## [REQUEST]
Find the line that contains "From what you can see, which of". Output it and every line after it to the end of the records, exactly as they appear.

## [LISTED RECORDS]
•••

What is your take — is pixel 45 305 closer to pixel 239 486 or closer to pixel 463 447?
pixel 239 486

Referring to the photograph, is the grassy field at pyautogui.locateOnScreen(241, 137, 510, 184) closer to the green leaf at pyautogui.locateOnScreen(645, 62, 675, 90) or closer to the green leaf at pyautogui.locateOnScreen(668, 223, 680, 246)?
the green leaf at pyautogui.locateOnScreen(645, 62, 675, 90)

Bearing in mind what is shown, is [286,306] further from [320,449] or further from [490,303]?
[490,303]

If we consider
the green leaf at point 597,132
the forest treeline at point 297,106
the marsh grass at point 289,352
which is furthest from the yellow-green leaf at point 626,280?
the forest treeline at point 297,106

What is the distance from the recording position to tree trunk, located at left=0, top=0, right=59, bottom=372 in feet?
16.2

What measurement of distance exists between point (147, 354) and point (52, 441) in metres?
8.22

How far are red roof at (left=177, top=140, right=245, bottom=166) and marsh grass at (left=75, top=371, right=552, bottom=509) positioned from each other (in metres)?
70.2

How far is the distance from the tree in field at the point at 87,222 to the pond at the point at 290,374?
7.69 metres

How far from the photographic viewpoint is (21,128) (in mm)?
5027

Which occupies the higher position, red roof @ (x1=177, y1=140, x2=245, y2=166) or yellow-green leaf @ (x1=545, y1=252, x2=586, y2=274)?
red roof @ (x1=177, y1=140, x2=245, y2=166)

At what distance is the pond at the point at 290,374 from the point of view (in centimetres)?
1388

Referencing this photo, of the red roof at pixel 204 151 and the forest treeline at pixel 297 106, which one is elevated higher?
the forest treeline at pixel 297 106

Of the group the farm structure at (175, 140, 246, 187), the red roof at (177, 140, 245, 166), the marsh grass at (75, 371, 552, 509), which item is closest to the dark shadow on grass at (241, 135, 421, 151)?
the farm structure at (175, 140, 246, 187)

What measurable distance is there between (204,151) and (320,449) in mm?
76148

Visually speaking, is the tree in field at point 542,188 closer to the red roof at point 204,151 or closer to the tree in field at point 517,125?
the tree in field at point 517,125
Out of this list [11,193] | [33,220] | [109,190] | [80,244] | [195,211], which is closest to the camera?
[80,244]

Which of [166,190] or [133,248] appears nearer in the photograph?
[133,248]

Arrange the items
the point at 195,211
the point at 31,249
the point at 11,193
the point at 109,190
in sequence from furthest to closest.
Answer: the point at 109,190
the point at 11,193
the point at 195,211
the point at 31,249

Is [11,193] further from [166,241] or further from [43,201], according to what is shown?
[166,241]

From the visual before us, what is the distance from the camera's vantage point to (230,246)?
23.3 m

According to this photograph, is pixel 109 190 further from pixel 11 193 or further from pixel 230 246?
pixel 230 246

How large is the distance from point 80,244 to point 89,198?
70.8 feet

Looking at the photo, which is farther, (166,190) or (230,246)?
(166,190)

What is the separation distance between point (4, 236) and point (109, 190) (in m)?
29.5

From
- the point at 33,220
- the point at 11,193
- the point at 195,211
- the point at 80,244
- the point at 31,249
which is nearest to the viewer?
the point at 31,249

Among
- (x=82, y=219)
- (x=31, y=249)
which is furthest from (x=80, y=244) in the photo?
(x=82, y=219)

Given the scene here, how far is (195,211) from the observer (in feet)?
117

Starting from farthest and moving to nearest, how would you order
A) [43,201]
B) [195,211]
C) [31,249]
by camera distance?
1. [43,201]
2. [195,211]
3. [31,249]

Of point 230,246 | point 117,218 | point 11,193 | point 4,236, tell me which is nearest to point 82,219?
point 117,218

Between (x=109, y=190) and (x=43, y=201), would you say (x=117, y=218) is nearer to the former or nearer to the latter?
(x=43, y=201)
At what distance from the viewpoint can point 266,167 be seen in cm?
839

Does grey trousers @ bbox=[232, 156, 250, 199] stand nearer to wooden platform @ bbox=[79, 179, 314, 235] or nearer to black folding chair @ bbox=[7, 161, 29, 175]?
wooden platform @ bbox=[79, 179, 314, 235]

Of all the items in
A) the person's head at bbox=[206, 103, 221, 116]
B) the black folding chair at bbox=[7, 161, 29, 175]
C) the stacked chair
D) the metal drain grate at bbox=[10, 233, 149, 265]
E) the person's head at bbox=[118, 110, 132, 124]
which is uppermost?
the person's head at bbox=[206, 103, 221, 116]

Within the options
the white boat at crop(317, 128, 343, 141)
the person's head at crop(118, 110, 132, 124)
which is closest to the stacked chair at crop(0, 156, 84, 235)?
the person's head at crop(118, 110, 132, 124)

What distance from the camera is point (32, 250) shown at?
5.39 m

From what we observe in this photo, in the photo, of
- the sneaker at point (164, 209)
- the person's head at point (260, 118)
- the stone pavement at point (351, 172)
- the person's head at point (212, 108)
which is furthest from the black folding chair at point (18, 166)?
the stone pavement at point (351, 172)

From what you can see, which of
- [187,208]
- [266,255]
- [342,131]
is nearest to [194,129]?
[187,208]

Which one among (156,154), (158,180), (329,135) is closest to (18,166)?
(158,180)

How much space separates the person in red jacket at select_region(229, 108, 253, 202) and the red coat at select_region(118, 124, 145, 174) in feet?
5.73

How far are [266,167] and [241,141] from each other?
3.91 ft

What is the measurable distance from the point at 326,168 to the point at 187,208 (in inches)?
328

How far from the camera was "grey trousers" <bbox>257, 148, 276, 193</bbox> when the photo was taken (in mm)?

•••

## [THE REPLY]
From what you can see, which of
- [187,208]
- [266,255]
- [342,131]
is nearest to [194,129]?
[187,208]

Which one among (156,154), (158,180), (329,135) is closest to (18,166)?
(158,180)

How much space separates the person in red jacket at select_region(229, 108, 253, 202) and the red coat at select_region(118, 124, 145, 174) in feet?
5.73

How far are [266,167] and [241,141] from each other?
3.91 ft

What is the measurable distance from the point at 326,168 to the point at 187,208 (in inches)?
328

How far from the camera was "grey trousers" <bbox>257, 148, 276, 193</bbox> when the photo was taken (in mm)?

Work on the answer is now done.